You can learn something new, and you should. You might change careers, because you want to, or because you have to. You might find that it is indeed possible to pursue a Masters of Arts in a field you love, even if that pursuit includes 700 daunting hours of supervised clinicals in addition to working full time, raising a family, and having a home life. You get a lot of street cred when you tell your kids to buckle down and do school-work, while you are doing your own. Even better if you put your phone away while you do it; that resonates with them. But when you walk across the stage, in cap and gown, the last month of your 40s, to receive your degree, hearing “YEAH MOM!” shouted from the balcony is pretty awesome.

You may end up getting a dog. Even if it loves your husband best, you may witness that dog’s ability to make him a better man (as dogs are wont to do), and bring out the best in him. Or the dog may love you best, and you may learn a whole new chapter of the meaning of companionship.

Give books 30 pages to pull you in, even if you’re a voracious reader. Life is short and there are unanticipated struggles; there’s no need to struggle through a book.

Get fit. You realize this is the body that’s going to take you the distance. Honor it with real care. You might find out you really like lacing up your running shoes and getting out for a few miles at sun-up.

Figure out you don’t need ‘things’ as gifts. The best gifts are time together, a sweet note, lying in bed watching ‘CBS Sunday Morning’, sharing coffee, or a gift-card for a session with a personal trainer, or a voucher for airfare to go see your sister. Get rid of the things you don’t need.
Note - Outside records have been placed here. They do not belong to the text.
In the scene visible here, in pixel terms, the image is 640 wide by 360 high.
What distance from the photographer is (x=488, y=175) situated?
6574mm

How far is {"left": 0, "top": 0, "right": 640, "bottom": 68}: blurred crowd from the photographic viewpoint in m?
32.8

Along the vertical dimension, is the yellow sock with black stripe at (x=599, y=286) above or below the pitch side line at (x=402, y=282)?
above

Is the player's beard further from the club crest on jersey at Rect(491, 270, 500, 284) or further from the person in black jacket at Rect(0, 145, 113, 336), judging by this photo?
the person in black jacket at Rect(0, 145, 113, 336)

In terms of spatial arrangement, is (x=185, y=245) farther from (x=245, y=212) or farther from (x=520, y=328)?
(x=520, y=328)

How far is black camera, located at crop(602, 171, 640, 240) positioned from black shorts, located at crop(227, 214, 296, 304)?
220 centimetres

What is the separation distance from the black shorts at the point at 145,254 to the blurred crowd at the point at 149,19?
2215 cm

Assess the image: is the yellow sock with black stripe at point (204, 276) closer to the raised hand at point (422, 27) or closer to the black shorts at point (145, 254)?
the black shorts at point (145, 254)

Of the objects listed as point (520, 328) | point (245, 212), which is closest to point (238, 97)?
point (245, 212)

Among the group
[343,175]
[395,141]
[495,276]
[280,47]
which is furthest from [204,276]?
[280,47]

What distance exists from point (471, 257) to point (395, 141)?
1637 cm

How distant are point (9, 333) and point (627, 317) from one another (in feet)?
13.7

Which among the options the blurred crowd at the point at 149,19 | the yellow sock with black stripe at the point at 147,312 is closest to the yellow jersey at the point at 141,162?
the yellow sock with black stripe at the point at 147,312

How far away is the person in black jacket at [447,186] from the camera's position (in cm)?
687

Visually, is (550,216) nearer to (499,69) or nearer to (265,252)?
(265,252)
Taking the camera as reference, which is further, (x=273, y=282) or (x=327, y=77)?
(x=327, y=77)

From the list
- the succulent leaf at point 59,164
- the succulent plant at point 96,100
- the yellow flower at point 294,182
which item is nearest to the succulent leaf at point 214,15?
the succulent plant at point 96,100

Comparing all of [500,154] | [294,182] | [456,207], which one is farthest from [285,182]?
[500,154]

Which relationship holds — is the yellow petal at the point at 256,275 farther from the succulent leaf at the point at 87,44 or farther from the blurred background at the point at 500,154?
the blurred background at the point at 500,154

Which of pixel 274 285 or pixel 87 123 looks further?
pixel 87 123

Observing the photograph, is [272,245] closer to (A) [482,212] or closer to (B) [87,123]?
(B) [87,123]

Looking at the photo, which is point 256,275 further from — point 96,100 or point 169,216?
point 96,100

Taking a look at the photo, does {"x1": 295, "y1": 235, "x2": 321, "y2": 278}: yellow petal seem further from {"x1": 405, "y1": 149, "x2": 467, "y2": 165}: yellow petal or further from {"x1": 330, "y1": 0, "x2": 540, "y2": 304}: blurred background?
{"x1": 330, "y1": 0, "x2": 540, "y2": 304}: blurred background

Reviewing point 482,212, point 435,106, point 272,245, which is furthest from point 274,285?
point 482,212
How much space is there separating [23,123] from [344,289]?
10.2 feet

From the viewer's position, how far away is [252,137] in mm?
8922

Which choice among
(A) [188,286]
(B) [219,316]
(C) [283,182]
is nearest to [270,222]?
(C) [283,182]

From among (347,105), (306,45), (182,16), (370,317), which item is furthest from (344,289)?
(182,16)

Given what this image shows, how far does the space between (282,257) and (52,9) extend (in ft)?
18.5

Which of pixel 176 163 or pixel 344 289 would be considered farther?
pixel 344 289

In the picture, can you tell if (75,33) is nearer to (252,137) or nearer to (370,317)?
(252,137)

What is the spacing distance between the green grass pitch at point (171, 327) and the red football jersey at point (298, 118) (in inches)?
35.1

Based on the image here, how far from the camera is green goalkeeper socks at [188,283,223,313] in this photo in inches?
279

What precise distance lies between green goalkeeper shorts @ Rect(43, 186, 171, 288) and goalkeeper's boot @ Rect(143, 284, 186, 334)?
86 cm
Talk to the ones a generation ahead of you. Get those family stories written down; archive your story or have your talented sister self-publish the narrative that is your history. Have your mom teach you how to make those popovers; but if she’s gone too soon, and you still don’t know how to do it because you never asked, let that be your only regret. Those were some damn good popovers she made.

Donate the jeans that are too small. Buy the comfortable boots. Bring flip-flops to wedding receptions so you don’t have dance in killer heels. Eat pancakes for dinner. Cultivate friendships with your girlfriends; you know you’d be lost without them – tell them so. Sing along to “Brave” or “Countdown” even when your daughter’s friends are over.

Tell people you love them, even if you’ve never said it before, or you haven’t said it in a while, or maybe you just haven’t said it yet today. Hug the ones you love, leave nothing unsaid, and enjoy every sandwich. I’m no longer in my 40s, but I’ve learned a lot, and plan to learn a lot more.